WHAT THE TASK ASKS
Print only the line with "kingdom: Animalia" and the lines after it, ending with the last line of the material, each exactly as it stands.

======== DATASET ========

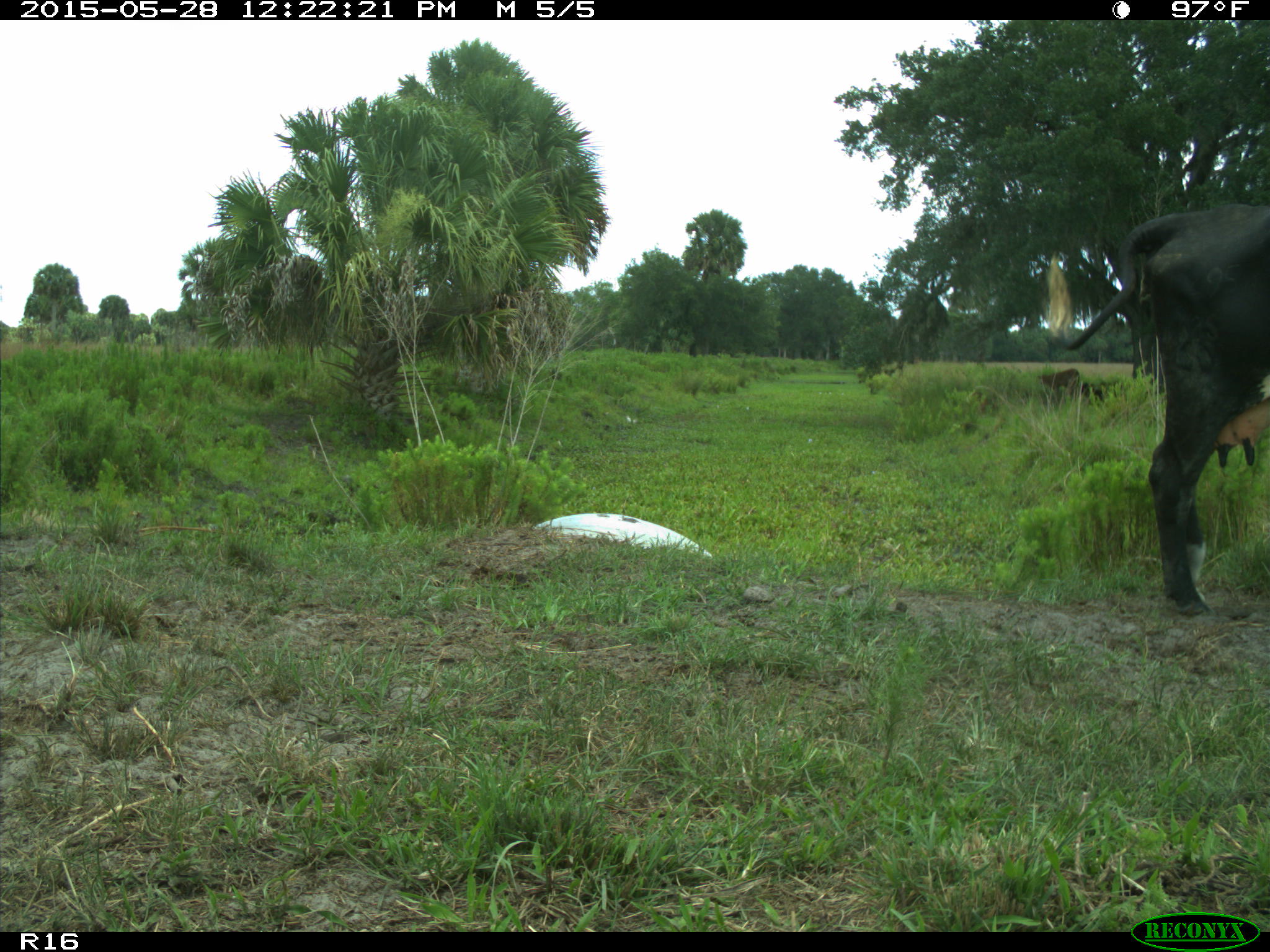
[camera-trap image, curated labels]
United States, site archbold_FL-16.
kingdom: Animalia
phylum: Chordata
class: Mammalia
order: Artiodactyla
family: Bovidae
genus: Bos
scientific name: Bos taurus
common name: domestic cow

========

OUTPUT FOR THIS EXERCISE
kingdom: Animalia
phylum: Chordata
class: Mammalia
order: Artiodactyla
family: Bovidae
genus: Bos
scientific name: Bos taurus
common name: domestic cow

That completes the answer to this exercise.